It wouldn’t be the first time specialists expanded their breadth of expertise out of necessity. Two hundred years ago, scientists were poorly versed in mathematics.
“It became clear that the physicists who were formulating solutions couldn’t run to their mathematician friends every day,” Szalay says. “So to figure out how to solve problems, they had to have an internalized view of mathematics. Now we take that for granted.”
With big data, basic scientists (or, more probably, teams of them) will need to combine domain-specific expertise, statistical skills, and also computer-science chops to ensure that scientifically relevant algorithms run efficiently on multi-billion-field databases across millions of machines in the cloud. He sees scientific discovery in the future hinging on teams of three to five people — the size of an original hunter-gatherer pack, he notes — working their magic on these massive datasets.
With time, Szalay says, the software will advance to the point that it assists in the discovery process itself. It could well involve narrowing the focus of analysis down to manageable chunks, he says.
“In life sciences, it may be you have 4,000 mice sequenced, but you can only analyze 100 of them,” Szalay says. “Which 100 do you sequence? Right now, scientists make these choices based on instinct. I think computers will enter this game and help us do a better job.”
Still, there’s going to be room for the human touch.
“I think the Nobel prize-winning discoveries will be made by humans,” Szalay says. “But they’ll be able to focus on the Nobel prize discoveries, and not on the mundane massaging of data 90 percent of the time.”

[SUPPLIED MATERIAL]
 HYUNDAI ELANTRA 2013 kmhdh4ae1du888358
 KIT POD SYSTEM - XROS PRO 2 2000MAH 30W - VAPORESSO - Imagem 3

[WHAT YOU NEED TO DO]
In the text on big data and scientific discovery, which skills or kinds of expertise does it say basic scientists will need to combine? You won't need the listing for any of this.

[EXPECTED ANSWER]
- Domain-specific expertise
- Statistical skills
- Computer-science chops